In my most recent blog post, “Eating for Energy”, we explored the concept of “metabolism” not as a measure of how easy or difficult it is for us to lose weight, but as defined by how efficiently our cells can convert potential energy from food into usable fuel for our bodies.

This idea shares some cross-over with the principals of something called the “Pro Metabolic Diet”.

Rapidly gaining popularity, the Pro Metabolic Diet is built on the work of author Ray Peat, and is based on the idea that the body needs a certain balance of protein, fats, and carbohydrates to function optimally. Essentially, it is a nutrition approach that balances these macronutrients in a particular way in order to optimize metabolic health (again, “metabolic” in this instance, refers to cellular function).

The science behind Pro Metabolic Eating is based on the fact that our bodies require energy to perform, and that energy is created by the foods we eat. Our cells break down (or “metabolize”) proteins, fats and carbohydrates to produce ATP (adenosine triphosphate), which is then used throughout the body as its primary chemical energy source.

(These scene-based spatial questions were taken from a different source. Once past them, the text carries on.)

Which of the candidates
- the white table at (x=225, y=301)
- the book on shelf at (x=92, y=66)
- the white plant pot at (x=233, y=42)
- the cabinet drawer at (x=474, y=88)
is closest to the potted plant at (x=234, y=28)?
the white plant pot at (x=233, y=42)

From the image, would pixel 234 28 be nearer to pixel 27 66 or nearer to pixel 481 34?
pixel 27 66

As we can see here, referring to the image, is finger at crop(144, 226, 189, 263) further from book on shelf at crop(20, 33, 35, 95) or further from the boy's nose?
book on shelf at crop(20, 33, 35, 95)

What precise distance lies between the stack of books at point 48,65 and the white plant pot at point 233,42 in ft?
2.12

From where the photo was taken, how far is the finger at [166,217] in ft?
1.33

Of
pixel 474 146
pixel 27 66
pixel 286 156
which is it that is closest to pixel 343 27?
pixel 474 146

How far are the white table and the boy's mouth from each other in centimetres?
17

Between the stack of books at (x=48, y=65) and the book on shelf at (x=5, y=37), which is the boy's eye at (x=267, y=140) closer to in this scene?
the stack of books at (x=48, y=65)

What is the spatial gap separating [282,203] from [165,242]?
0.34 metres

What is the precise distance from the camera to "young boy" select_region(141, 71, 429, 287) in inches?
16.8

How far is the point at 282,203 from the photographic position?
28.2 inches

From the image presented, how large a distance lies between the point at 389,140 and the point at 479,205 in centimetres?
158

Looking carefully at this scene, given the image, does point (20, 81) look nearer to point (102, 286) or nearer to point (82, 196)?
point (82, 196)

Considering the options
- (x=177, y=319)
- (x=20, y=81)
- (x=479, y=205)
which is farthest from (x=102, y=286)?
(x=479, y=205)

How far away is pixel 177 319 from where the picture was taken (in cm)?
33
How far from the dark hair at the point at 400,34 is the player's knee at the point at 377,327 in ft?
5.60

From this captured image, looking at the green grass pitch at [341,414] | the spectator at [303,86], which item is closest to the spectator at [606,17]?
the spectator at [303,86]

But how sound are the principals of Pro Metabolic Eating? Is it one of the rare diet trends that could actually withstand the test of time?

Let’s explore some of the pros and cons together.

What We Like…

In many ways, Peat’s dietary approach is the antithesis to so many others out there that encourage people to restrict calories, specifically carbohydrates. In evolutionary times, our bodies would down-regulate our metabolic rate by inhibiting thyroid and endocrine functions to conserve energy during times of scarcity.

Peat believed (rightly so) that providing our bodies with abundant energy in the form of food allows chronic dieters to come out of “energy storage” mode and increase their metabolic rate. The body perceives food abundance as a time of safety, thyroid and sex hormones begin to function optimally, energy levels increase, and healing and regeneration can ensue.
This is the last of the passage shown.